Church and Chapel in the Saundersfoot area in the 1800s

Over the last ten years or so I have transcribed material from the surviving chapel registers to help with my research. Over the next few weeks I intend to publish these on the blog. This post asseses the importance of these registers for researchers.

The imminent publication by of their index to and images of the Pembrokeshire parish registers will be a great step forward for family historians – albeit at the cost of a subscription or a trip to the library. However, while these registers are important, don’t forget the extensive non-conformist tradition in Wales. Although the church was the largest religious denomination in the country around the middle of the 1800s, it had to compete hard for worshippers with growing support for non-conformism. In our area, according to the 1851 Religious Census, the parish church of St Issells could hold 350 people while the four chapels in the parish, all of them opened in the previous 40 years, could hold a total of 948. In terms of attendance, drawing a very rough estimate from the same source, the chapels were on average three-quarters full while the parish church was near capacity.

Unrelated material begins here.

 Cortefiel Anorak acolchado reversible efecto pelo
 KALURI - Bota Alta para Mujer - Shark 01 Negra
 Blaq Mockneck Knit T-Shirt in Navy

Map showing the opening dates and denominations of the chapels in Begelly & St Issells parishes (click to enlarge)

Map showing the opening dates and denominations of the chapels in Begelly & St Issells parishes (click to enlarge)

It is clear then that these soon-to-be-published parish registers are useful but that they tell less than half the story for family historians. The accompanying map illustrates the growth of non-conformism in the Saundersfoot area. Before 1800 the nearest chapel was the Baptists’ at Molleston, a couple of miles north of Begelly. Judging by the surviving baptism register, it attracted a handful of worshippers from the local coalfield. More important was the start of the Independent cause in the early 1800s centred on the parish boundary between Amroth and St Issells. Its success resulted in the opening of Sardis Chapel in between Hean Castle and Stepaside in 1810 followed swiftly in the 1820s by the Calvinistic Methodists at Zion (Begelly) and Bethesda (St Issells) together with the Primitive Methodists at Hill (St Issells). Further development occurred on the back of Saundersfoot’s growth from the early 1830s with the Independents opening Bethel Chapel in 1838 (now the Thomas Memorial Church) with the Baptists, Calvinistic and then the Wesleyan Methodists following suit over the next 30 years.

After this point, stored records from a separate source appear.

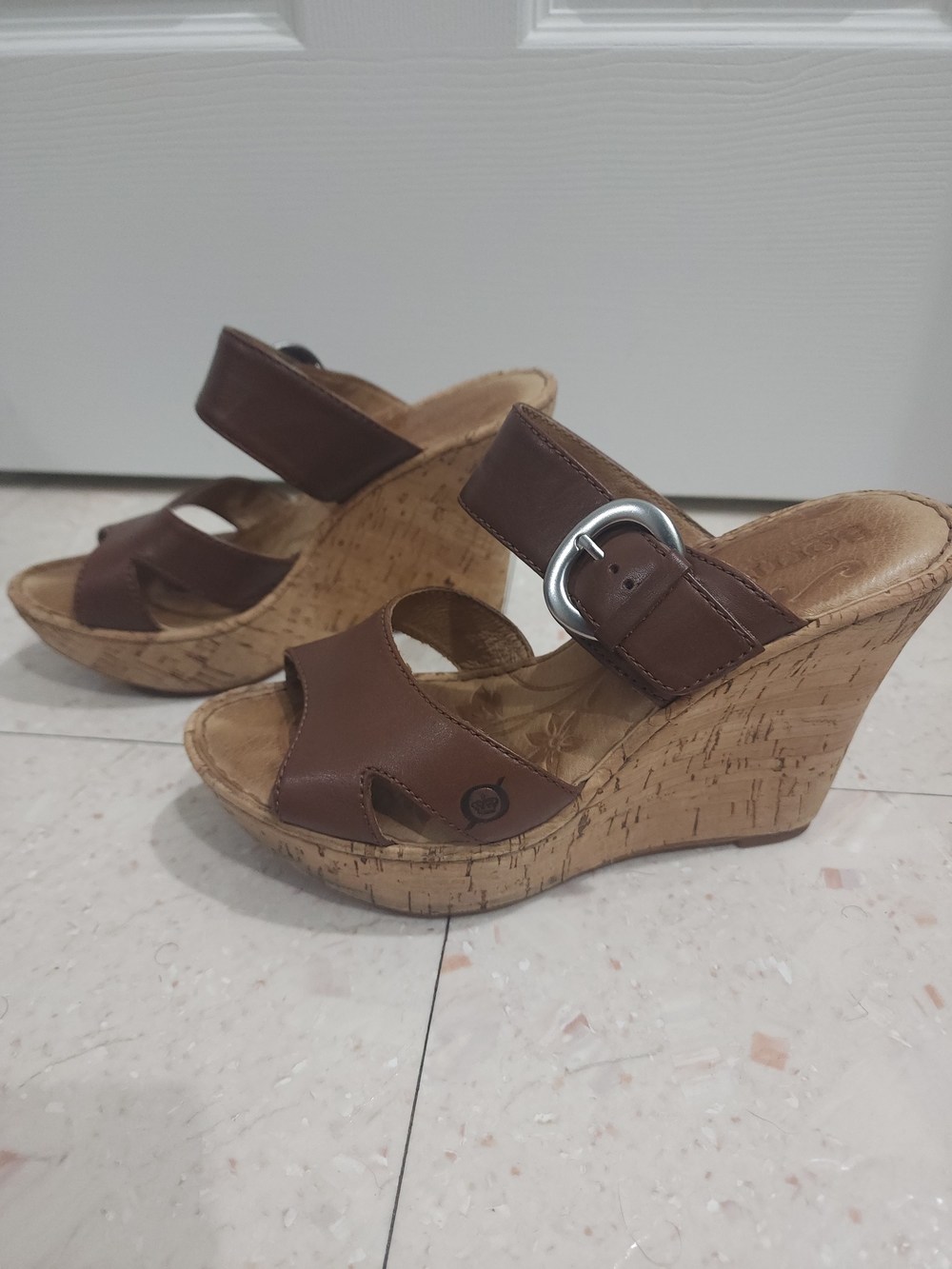 Born Brown Leather Cork Wedge Sandals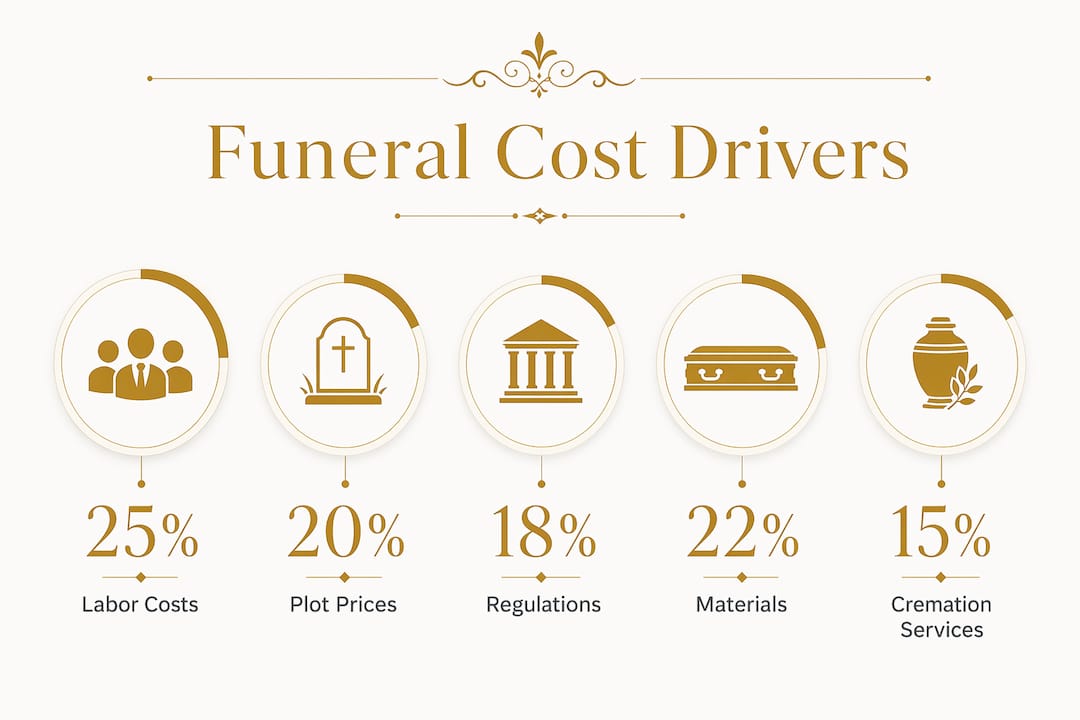 Infographic showing main drivers of funeral costs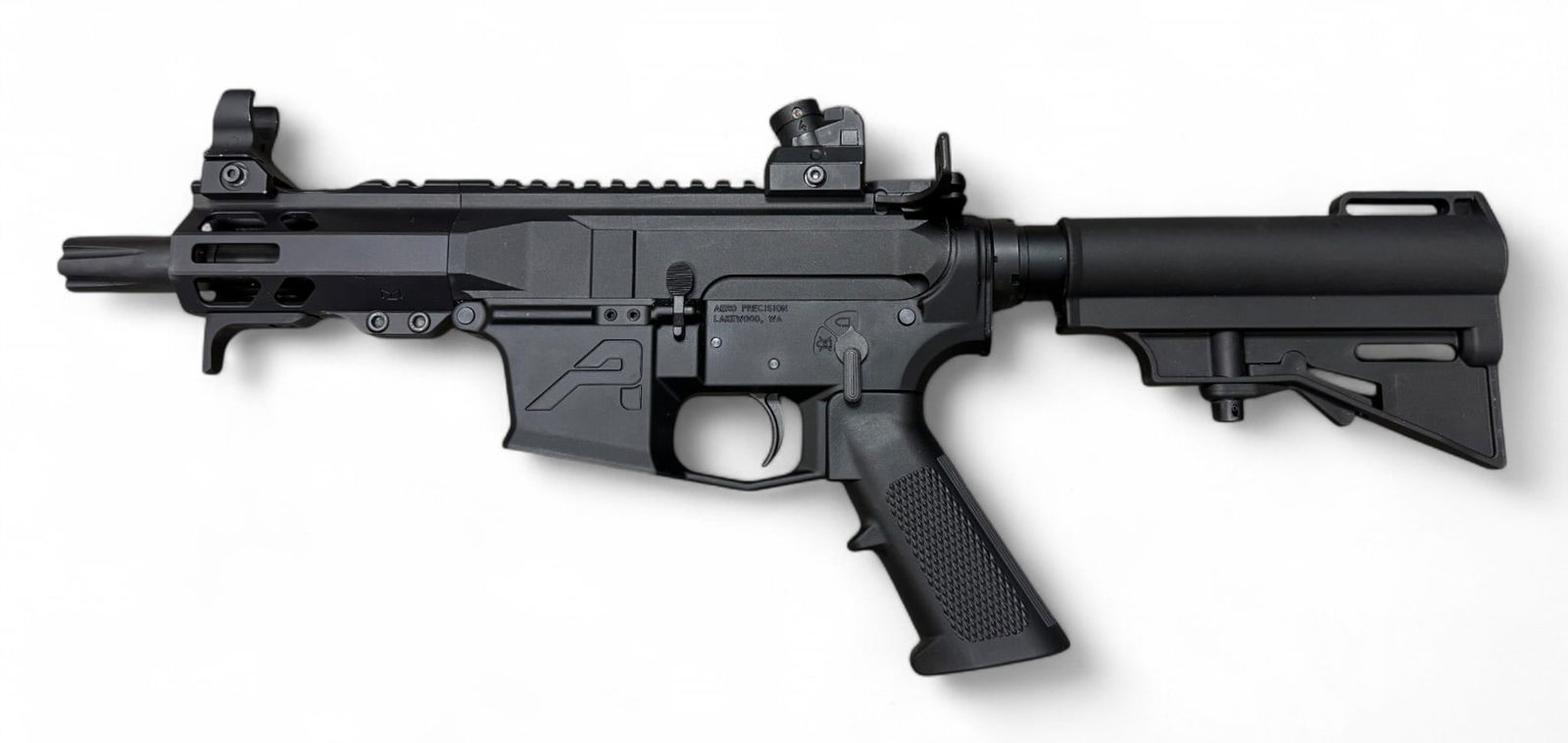 Excellent Aero Precision EPC-9 Semi-Automatic 9mm AR9 Pistol: S#: SF-072823 | 5.5” Barrel with birdcage flash hider | Diopter Sights | Accepts Glock, Magpul, and KCI Drum Magazines |||| CONDITION: Excellent, like new. May be new. Mechanically functions smo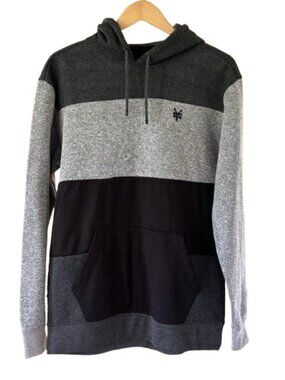 Zoo York Mens Medium Gray Black Colorblock Hoodie Pullover Skate Streetwear Y2K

All these put pressure on St Issells and Begelly churches and the parish registers tell a story of decline in numbers. While many left for the chapels, it should not be forgotten that something like 50 percent of the population at the time (for England and Wales) did not attend church or chapel in 1851.

That is not good news for family historians hoping to find material in the local registers. Nor is there much good news in the survival rate for chapel registers in the Saundersfoot area. At best it can be described as patchy.  Some registers have survived, the Primitive and Wesleyan Methodists in particular being well-covered, but there is next to nothing that I am aware of for the two Independent and three Calvinistic Methodist chapels and nothing at all for the Baptists.  With so many gaps I hope you will find some material of interest in the transcripts that I post over the next few weeks, starting with the baptism register for the Kingsmoor Primitive Methodist Chapel.


The Old Series Ordnance Survey map on which the above graphic is based, surveyed around 1815,  is reproduced with the permission of Cassini Publishing Ltd.

2 thoughts on “Church and Chapel in the Saundersfoot area in the 1800s

  1. As will be apparent these chapels not only provided spititual solace for the poorer elements of society but in no small measure nearly always offered sustenance in the way of “Tea and Cake” on function days; a no mean contribution to the needs of a large family. One can speculate that membership could flutuate between various chapels depending on how generous the repast offered was, as hunger would be a wonderful motivator for families to avail themselves of the “extras” the particular chapel offerred

  2. Whilst a trek to the local place of worship is an innocent and hopefully a safe experience it appears that members attending Zion Chapel at Begelly had a surprise in store for them as recorded in the:

    The Weekly News of Pembrokeshire and Carmarthenshire 29th July 1948

    Subsidence outside Begelly Church – Excavations Follow Worshippers Report

    Recently Members of Zion Chapel Begelly whilst entering the church for worship noticed a small opening in the concrete approach to the building; when investigated after the service it was found that below the concrete there was a cavity several feet in diameter and depth.Excavations have since been made to ascertain if the foundations of the building have been affected; but it appears that to have escaped, and the main subsidence which in all
    probability is due to old time colliery workings, lies between the building and the main road. It was very fortunate that it was detected before an accident occurred.

    As the above report in the paper shows, this is to be expected where old pits have not been recorded or backfilled properly, it is lucky that the Chapel itself has survived and shows a cavalier approach when the Chapel was built in the early 19th C and existing coal operations were surely still taking place nearby the wisdom of siting a large structure so close.can be questioned.